REPUBLIKA.CO.ID, BANDUNG -- Persatuan Islam (Persis) menyayangkan kerusuhan yang terjadi di Bitung, Sulawesi Utara, yang menelan korban jiwa. Wakil Ketua Umum PP Persis Prof H Atip Latipulhayat LLM PhD meminta, pemerintah mengusut tuntas kasus tersebut.
Selain itu, Prof Atip meminta Kepolisian RI agar mengusut tuntas bentrokan antara kubu pro Palestina dan pro Israel. "Pemerintah harus menindak tegas para provokator dan para pelaku sesuai hukum yang berlaku. Mereka jelas melawan sikap resmi negara yang mendukung Palestina," ujar Prof Atip, usai menggelar Musyawarah Kerja Nasional (Musykernas) di Bandung selama 2 hari 24 - 26 November 2023, Ahad (26/11).
Di sisi lain, Prof Atip melihat, kasus kerusuhan di Bitung merupakan upaya provokasi yang sangat jelas. Sehingga, menimbulkan kerusuhan.
"Pemerintah harus segera mengusut dan memberikan tindakan tegas pada pelaku provokator," katanya.
Prof Atip menilai, provokasi dan tindakan yang memicu kerusuhan merupakan perlawanan terhadap sikap resmi Pemerintah Indonesia, yakni anti-Israel dan tidak mendukung penjajahan oleh Israel.
"Semua bentuk dukungan terhadap Israel, itu melawan kebijakan pemerintah kita yang jelas-jelas anti penjajahan," katanya.
Pernyataan sikap Pimpinan Pusat Persatuan Islam itu merupakan hasil Musyawarah Kerja Nasional PP Persis. Musyawarah itu membahas sikap Persis atas isu Palestina dan isu Pemilu 2024.
Kerusuhan di Bitung terjadi, Sabtu (25/11). Dua kelompok massa, yakni massa pro Israel dan massa pro Palestina, bentrok, membuat satu orang tewas dan dua lainnya luka-luka.
Prof Atip menegaskan, Persis mendukung penuh perjuangan rakyat Palestina untuk bisa merdeka.
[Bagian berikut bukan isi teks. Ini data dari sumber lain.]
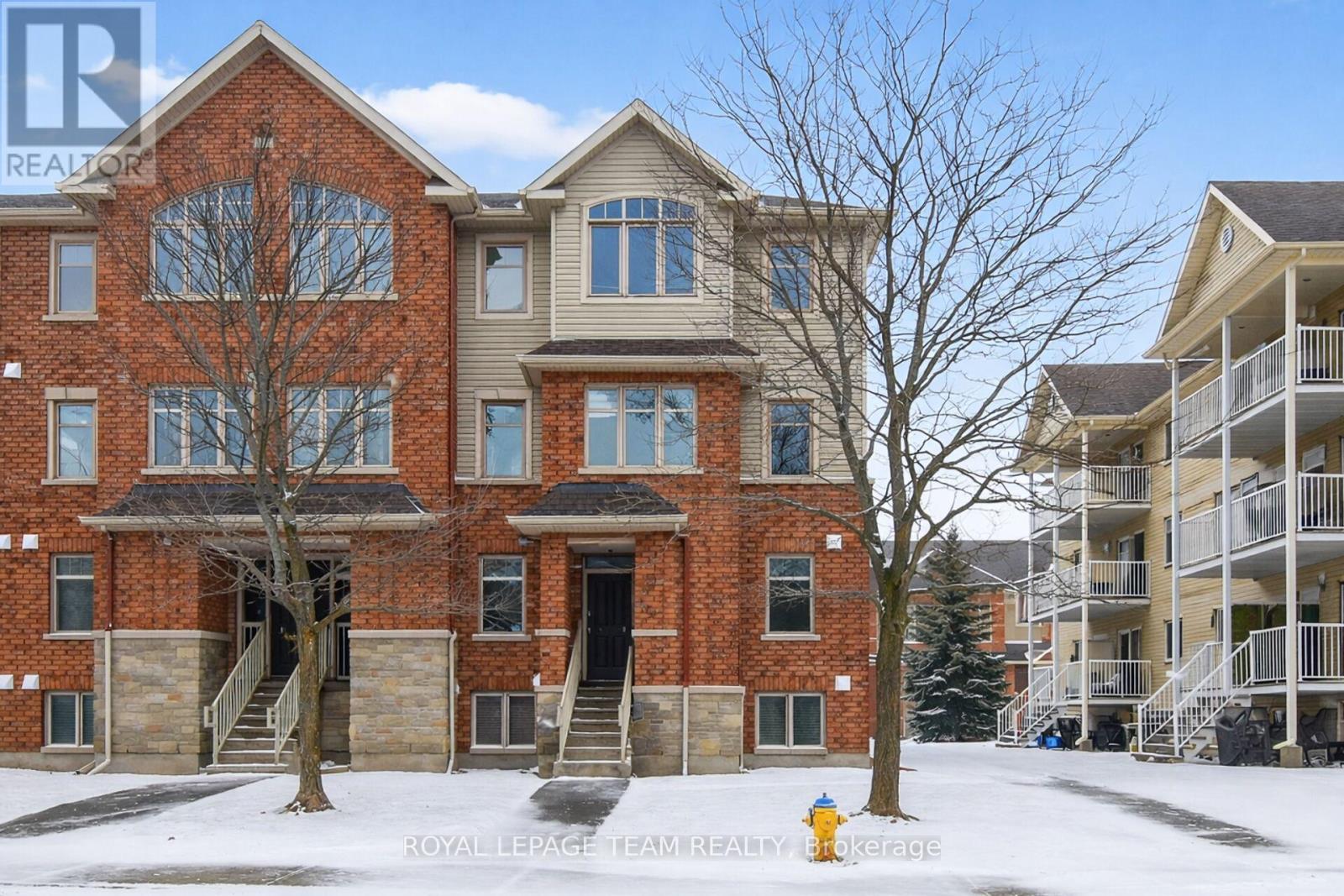 255 DEERCROFT AVENUE, Ottawa, Ontario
Karena, mereka berhak atas tanah yang diduduki secara paksa dan ilegal oleh Zionis Isreal.
"Kami mengapresiasi apa yang sudah dilakukan pemerintah Indoensia membela rakyat Palestina. Sumbangan kemanusiaan juga telah disampaikan, baik dari anggaran pemerintah maupun rakyat Indonesia," katanya.
Prof H Atip mengakui, pemerintah sudah bergerak optimal dari sisi konstitusional dan diplomasi. Namun, itu saja ternyata belum cukup dan perlu ditingkatkan dalam bentuk dukungan yang lebih konkret.
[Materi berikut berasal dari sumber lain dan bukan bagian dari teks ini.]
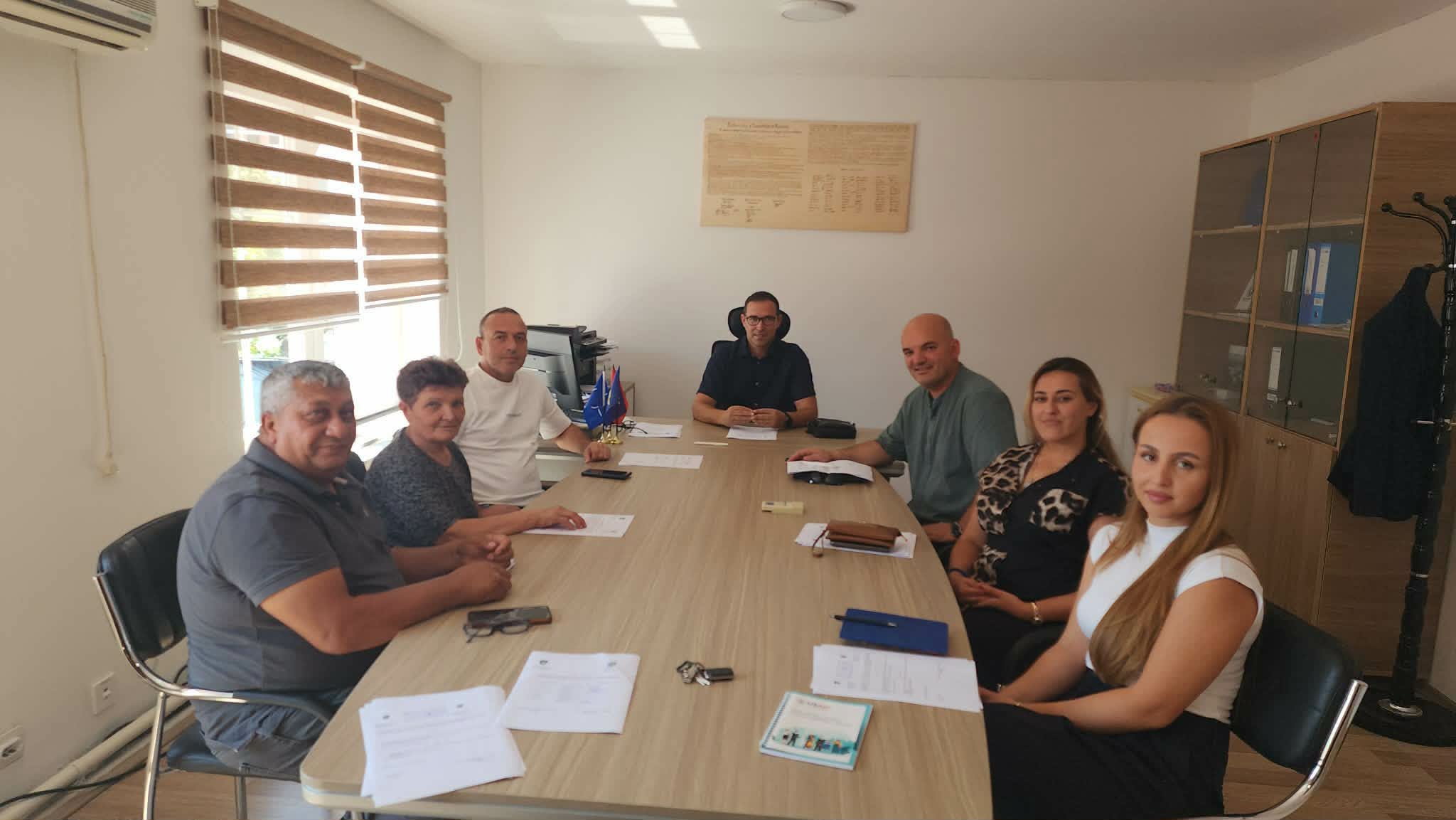 Komiteti për Komunitete diskutoi për sigurinë në shkollat e komunës së Vitisë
"Karena itu, kami mendesak pemerintah Indonesia untuk merealisasikan terbentuknya pasukan perdamaian dari negara-negara Islam di dalam OKI. Ini harus dilakukan karena Israel tidak pernah menggubris jalur diplomasi," ujarnya.
Langkah lain, kata dia, pemerintah harus mendorong negara-negara di OKI melakukan embargo ekonomi. Semua potensi ekonomi negara-negara Islam bisa dimaksimalkan.